## WORK ORDER A
Reproduce the passage of the Rumours review from "Yet the directors" up to and including "in recent memory.", word for word.
## WORK ORDER B
Take the Rumours review further, writing on from its final sentence.

## SOURCE PASSAGE
━━━
At every turn, the leaders are more concerned with saying the right thing than doing it. The theme of the G-7 summit is “regret,” and when asked about their biggest regrets, none seem too bothered by their own political failings. The Japanese prime minister says that he regrets not learning to ride horses, while the Italian regrets dressing up like Mussolini for a costume party, but not that much. The Canadian leader effectively gives a land acknowledgement to the bog bodies—offering “profound apologies for the hurt and offense we have caused” —before axing one of them in the face.
This faux handwringing undoubtedly echoes Canada’s recognition of its shameful treatment toward Indigenous peoples. It’s not the only moment that recalls the real world. Other than the fact that he inexplicably speaks with a British accent, the American leader obviously satirizes the United States and, at times, specifically U.S. President Joe Biden. He blathers on about American greatness, falls asleep at critical junctures, isolates himself from the group, and at one point says that he could be president for another hundred years.
Yet the directors seem to chastise viewers for reading much into it. The characters nearly break the fourth wall at one point, when the overly intellectual French president wonders whether it might be “illuminating” to view the situation allegorically. Much of the satire of Rumours is either muddled or just not that deep, and it is tiring to keep up with a movie that oscillates between baiting the audience with seriousness and then mocking them for taking it seriously.
Despite its flaws, Rumours is laugh-out-loud funny, particularly if you’re the kind of person who enjoys jokes where the Treaty of Maastricht is the punchline. It also captures the sense of nihilism that many people, particularly young people, feel toward world leaders and institutions more accurately than anything I’ve seen in recent memory.
━━━
## SOURCE INFORMATION
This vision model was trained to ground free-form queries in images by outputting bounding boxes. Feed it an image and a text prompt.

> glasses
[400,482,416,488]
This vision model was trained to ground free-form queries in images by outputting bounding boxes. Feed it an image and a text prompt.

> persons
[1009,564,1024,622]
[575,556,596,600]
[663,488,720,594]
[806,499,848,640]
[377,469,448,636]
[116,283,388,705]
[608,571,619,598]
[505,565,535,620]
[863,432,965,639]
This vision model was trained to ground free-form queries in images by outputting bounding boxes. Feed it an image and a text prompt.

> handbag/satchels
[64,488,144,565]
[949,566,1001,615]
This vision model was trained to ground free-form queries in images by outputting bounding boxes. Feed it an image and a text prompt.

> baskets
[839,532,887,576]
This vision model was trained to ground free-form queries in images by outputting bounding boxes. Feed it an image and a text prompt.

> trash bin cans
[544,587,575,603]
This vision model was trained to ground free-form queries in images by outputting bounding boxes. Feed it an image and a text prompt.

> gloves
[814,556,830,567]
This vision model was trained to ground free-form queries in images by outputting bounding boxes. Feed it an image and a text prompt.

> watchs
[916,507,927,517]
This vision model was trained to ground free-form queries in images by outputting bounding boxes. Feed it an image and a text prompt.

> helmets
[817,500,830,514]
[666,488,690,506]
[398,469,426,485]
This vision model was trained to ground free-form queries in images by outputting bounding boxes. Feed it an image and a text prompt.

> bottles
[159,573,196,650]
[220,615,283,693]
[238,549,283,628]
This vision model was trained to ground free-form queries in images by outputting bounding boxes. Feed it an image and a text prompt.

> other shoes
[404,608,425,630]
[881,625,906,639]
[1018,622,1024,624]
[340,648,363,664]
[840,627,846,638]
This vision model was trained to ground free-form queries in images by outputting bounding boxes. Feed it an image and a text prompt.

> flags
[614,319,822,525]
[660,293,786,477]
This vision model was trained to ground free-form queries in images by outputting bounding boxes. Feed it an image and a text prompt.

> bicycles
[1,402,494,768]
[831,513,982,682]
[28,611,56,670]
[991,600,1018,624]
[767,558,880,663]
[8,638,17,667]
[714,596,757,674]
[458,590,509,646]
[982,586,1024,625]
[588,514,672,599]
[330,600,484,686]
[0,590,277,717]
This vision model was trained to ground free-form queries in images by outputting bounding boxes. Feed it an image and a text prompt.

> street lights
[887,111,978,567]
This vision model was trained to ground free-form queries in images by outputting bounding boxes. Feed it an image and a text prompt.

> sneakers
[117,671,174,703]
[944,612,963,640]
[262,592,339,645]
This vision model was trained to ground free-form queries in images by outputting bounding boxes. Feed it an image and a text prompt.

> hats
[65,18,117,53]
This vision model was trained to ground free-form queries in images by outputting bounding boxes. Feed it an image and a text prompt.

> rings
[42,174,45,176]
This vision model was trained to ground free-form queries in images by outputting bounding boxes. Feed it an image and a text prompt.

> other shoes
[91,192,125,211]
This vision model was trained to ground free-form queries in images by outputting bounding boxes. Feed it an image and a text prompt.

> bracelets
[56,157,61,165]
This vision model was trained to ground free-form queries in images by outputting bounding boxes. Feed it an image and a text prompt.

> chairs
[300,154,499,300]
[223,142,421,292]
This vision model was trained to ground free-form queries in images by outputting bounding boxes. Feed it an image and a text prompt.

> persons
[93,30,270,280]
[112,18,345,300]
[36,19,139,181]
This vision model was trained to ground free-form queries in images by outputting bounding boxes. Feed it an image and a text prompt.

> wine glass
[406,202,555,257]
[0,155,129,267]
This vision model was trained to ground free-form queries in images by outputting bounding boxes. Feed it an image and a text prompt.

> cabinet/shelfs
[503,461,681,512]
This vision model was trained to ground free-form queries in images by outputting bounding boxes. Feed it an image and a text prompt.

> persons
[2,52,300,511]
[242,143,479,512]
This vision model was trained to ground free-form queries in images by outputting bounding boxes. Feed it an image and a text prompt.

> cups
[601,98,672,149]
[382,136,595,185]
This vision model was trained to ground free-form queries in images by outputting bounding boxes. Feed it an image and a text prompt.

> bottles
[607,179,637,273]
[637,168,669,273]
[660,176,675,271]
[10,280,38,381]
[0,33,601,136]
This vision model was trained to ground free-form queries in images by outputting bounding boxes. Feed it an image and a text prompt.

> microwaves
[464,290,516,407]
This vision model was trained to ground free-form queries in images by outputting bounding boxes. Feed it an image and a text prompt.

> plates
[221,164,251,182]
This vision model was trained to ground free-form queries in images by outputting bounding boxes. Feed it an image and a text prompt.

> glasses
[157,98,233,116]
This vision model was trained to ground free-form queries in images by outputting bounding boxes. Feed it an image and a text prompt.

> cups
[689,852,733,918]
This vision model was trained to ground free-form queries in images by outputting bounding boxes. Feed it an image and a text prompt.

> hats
━━━
## WRITTEN ANSWER A
Yet the directors seem to chastise viewers for reading much into it. The characters nearly break the fourth wall at one point, when the overly intellectual French president wonders whether it might be “illuminating” to view the situation allegorically. Much of the satire of Rumours is either muddled or just not that deep, and it is tiring to keep up with a movie that oscillates between baiting the audience with seriousness and then mocking them for taking it seriously.
Despite its flaws, Rumours is laugh-out-loud funny, particularly if you’re the kind of person who enjoys jokes where the Treaty of Maastricht is the punchline. It also captures the sense of nihilism that many people, particularly young people, feel toward world leaders and institutions more accurately than anything I’ve seen in recent memory.

## WRITTEN ANSWER B
The Canadian prime minister finds a fellow diplomat in the woods, as well as a giant brain, in Rumours.Bleecker Street
In this carnival of madness and snark, one choice does feel particularly thoughtful: the bog bodies. Looking at Old Croghan Man was so frightening because of how realistically he was preserved, defying the kind of abstraction usually afforded to zombies, ghosts, ghouls, skeletons, and the like. Forced to really see him in the flesh, you remember that he was once alive, capable of the kind of touch and feel that any of us are.
Rumours portrays its G-7 leaders as inept and out of touch, but it goes to great lengths to characterize them as human. They are not cold and calculating policymaking robots. They feel big feelings and try to run away from them with a glass of wine. They are fussy, distracted, delightable, and emotive. That ancient mummies have come to life and a giant brain has been found in the forest—let alone whatever geopolitical crisis is at hand—ultimately concerns them less than their own marital problems, sexual desires, hunger, and need for sleep.
The G-7 leaders may be running from the bog bodies, but they have nothing to fear because they and the bog bodies are one and the same. The leaders’ bones have dissolved, rendering them spineless. They are jacking off as the world unravels under their stewardship. The question that remains is how long it will take before the leaders of Rumours—clearly unfit to rule—are tossed in the political bogs, an offering to make way for a new generation of leadership more attuned to the problems of this world.